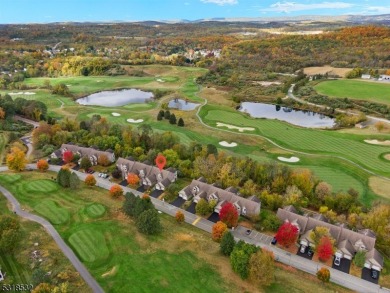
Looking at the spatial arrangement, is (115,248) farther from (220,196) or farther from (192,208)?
(220,196)

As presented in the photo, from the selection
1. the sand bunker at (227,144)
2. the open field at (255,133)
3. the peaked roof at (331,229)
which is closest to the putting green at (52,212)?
the peaked roof at (331,229)

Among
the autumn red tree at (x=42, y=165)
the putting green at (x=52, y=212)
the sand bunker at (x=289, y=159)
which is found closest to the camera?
the putting green at (x=52, y=212)

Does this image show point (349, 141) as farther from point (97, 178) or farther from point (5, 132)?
point (5, 132)

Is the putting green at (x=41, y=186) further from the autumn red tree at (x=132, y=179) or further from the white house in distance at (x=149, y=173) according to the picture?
the autumn red tree at (x=132, y=179)

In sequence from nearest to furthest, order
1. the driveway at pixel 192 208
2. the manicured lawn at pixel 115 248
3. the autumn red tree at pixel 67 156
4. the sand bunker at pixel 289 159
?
the manicured lawn at pixel 115 248
the driveway at pixel 192 208
the autumn red tree at pixel 67 156
the sand bunker at pixel 289 159

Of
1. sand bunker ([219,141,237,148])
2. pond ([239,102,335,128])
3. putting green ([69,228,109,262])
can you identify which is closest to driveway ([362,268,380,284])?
putting green ([69,228,109,262])

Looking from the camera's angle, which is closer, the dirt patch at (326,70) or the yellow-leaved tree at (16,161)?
the yellow-leaved tree at (16,161)

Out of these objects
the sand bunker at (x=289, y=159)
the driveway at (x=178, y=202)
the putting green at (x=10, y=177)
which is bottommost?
the sand bunker at (x=289, y=159)
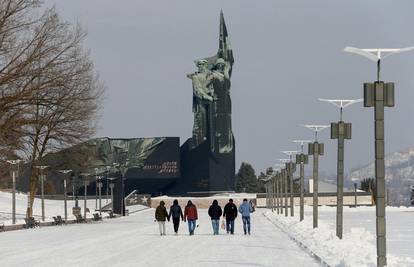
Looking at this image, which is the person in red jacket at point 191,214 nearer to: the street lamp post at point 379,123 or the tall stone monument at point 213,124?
the street lamp post at point 379,123

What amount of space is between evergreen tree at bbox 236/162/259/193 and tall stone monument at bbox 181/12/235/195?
2121 inches

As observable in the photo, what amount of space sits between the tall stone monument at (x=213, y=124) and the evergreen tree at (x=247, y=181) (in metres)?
53.9

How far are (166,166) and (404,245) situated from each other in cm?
11355

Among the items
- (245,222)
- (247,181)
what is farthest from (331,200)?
(245,222)

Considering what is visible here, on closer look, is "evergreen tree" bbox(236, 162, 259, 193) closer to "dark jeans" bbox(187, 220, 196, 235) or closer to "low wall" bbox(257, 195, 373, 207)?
"low wall" bbox(257, 195, 373, 207)

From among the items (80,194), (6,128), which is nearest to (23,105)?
(6,128)

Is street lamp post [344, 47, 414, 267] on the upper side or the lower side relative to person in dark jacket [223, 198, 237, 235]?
upper

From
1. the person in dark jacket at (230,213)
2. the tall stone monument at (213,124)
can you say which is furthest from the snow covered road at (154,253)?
the tall stone monument at (213,124)

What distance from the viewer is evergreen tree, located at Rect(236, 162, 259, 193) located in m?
194

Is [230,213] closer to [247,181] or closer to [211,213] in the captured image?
[211,213]

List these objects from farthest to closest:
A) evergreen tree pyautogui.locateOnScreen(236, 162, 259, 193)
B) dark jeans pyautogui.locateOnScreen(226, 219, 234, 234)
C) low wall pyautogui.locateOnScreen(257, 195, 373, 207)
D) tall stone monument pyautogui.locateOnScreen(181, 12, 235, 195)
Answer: evergreen tree pyautogui.locateOnScreen(236, 162, 259, 193)
tall stone monument pyautogui.locateOnScreen(181, 12, 235, 195)
low wall pyautogui.locateOnScreen(257, 195, 373, 207)
dark jeans pyautogui.locateOnScreen(226, 219, 234, 234)

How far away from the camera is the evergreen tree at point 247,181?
19426 cm

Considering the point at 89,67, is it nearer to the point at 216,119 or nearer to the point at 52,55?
the point at 52,55

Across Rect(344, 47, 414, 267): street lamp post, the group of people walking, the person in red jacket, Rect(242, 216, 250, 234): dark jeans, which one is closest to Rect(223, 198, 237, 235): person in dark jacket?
the group of people walking
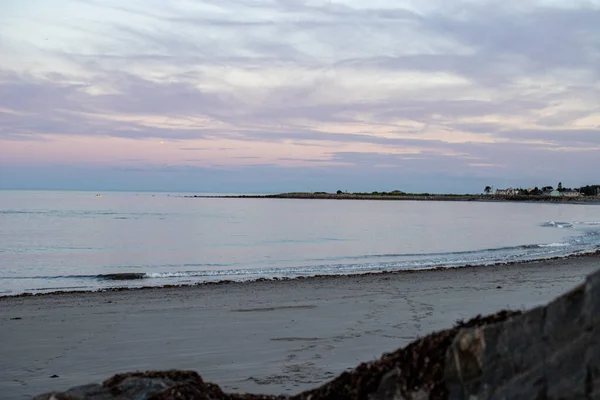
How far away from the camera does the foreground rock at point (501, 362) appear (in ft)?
9.52

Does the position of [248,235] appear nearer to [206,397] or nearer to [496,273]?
[496,273]

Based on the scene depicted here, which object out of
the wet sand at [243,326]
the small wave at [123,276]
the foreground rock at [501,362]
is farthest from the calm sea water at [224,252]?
the foreground rock at [501,362]

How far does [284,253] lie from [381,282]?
14.3 metres

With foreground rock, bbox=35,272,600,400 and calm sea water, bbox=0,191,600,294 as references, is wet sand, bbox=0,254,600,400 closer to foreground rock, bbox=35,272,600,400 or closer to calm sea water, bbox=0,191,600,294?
foreground rock, bbox=35,272,600,400

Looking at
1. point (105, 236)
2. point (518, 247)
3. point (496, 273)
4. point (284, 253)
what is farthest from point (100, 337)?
point (105, 236)

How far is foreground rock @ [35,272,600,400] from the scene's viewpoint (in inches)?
114

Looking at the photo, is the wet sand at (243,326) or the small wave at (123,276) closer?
the wet sand at (243,326)

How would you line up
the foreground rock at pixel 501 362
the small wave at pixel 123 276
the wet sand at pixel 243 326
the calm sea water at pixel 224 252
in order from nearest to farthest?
the foreground rock at pixel 501 362 < the wet sand at pixel 243 326 < the small wave at pixel 123 276 < the calm sea water at pixel 224 252

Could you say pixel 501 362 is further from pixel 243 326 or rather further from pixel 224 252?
pixel 224 252

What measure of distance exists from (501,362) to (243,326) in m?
8.73

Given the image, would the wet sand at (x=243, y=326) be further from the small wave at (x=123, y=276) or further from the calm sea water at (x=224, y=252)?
the calm sea water at (x=224, y=252)

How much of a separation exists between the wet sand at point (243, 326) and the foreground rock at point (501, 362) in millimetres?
3425

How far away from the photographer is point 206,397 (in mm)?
4043

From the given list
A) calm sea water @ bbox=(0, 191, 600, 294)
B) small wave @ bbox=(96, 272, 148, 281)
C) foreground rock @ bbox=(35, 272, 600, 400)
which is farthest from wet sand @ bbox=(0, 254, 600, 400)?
calm sea water @ bbox=(0, 191, 600, 294)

++++++++++

Repeat, character for character, the lines from the one that holds "Could you say" to the final line of the material, inclusive, and no other lines.

Could you say pixel 501 362 is further from pixel 243 326 or rather further from pixel 224 252?
pixel 224 252

What measure of distance exists from (501,362) to (243,326) in m?
8.73

Given the image, would the wet sand at (x=243, y=326) be further from the small wave at (x=123, y=276) or further from the calm sea water at (x=224, y=252)?
the calm sea water at (x=224, y=252)

How much of a separation exists between the wet sand at point (243, 326) and the foreground rock at point (501, 362) in millimetres?
3425

How far away from the photographer is point 206,397 (in mm)?
4043

From the given list
A) calm sea water @ bbox=(0, 191, 600, 294)
B) small wave @ bbox=(96, 272, 148, 281)
C) foreground rock @ bbox=(35, 272, 600, 400)
which is farthest from wet sand @ bbox=(0, 254, 600, 400)?
calm sea water @ bbox=(0, 191, 600, 294)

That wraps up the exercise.